What purpose does the "dropout" method serve and how does it improve the overall performance of the neural network?
Dropout means that every individual data point is only used to fit a random subset of the neurons. This is done to make the neural network more like an ensemble model.
That is, just as a random forest is averaging together the results of many individual decision trees, you can see a neural network trained using dropout as averaging together the results of many individual neural networks (with 'results' understood to mean activations at every layer, rather than just the output layer).
The original paper1 that proposed neural network dropout is titled: Dropout: A simple way to prevent neural networks from overfitting. That tittle pretty much explains in one sentence what Dropout does. Dropout works by randomly selecting and removing neurons in a neural network during the training phase. Note that dropout is not applied during testing and that the resulting network doesn't dropout as part of predicting.
This random removal/dropout of neurons prevents excessive co-adaption of the neurons and in so doing, reduce the likelihood of the network overfiting.
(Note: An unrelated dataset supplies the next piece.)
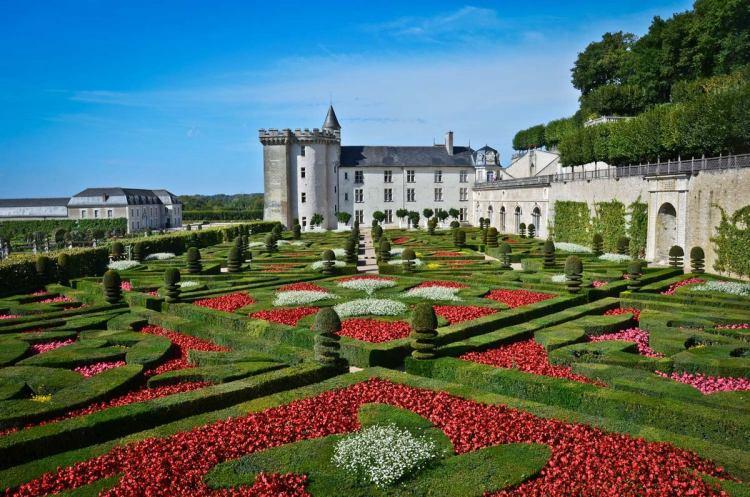 Щоб краще розгледіти ці чудернацькі витвори, в основі яких лежить андалузький орнамент, варто піднятися на бельведер, де погляд може охопити всі ці сади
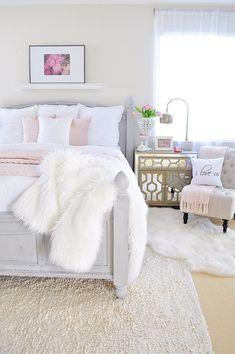 Esse quarto é super delicado e romântico, com cores neutras e muitos detalhes! Foto: 2 ladies & a chair.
The random removal of neurons during training also means that at any point in time, only a portion of the original network is trained. This has the effect that you end up sort of training multiple sub-networks, for example:
It is from this repeated training of sub-networks as opposed to the entire network where the notion of neural network dropout being a sort of ensemble technique comes in. I.e the training of the sub-networks is similar to training numerous, relatively weak algorithms/models and combining them to form one algorithm that is more powerful than the individual parts.
1: Srivastava, Nitish, et al. "Dropout: A simple way to prevent neural networks from overfitting." The Journal of Machine Learning Research 15.1 (2014): 1929-1958.
There are some great answers here. The simplest explanation I can give for dropout is that it randomly excludes some neurons and their connections from the network, while training, to stop neurons from "co-adapting" too much. It has the effect of making each neuron apply more generally and is excellent for stopping overfitting for large neural networks.
I'll try to answer your questions using Geoffrey Hinton's ideas in dropout paper and his Coursera class.
What purpose does the "dropout" method serve?
Deep neural nets with a large number of parameters are very powerful machine learning systems. However, overfitting is a serious problem in such networks. Large networks are also slow to use, making it difficult to deal with overfitting by combining the predictions of many different large neural nets at test time. Dropout is a technique for addressing this problem.
So, dropout is a regularization technique that addresses the problem of overfitting.
How does it improve the overall performance? If by "performance" you mean "generalization", then it may improve generalization by avoiding over-fitting, as I said.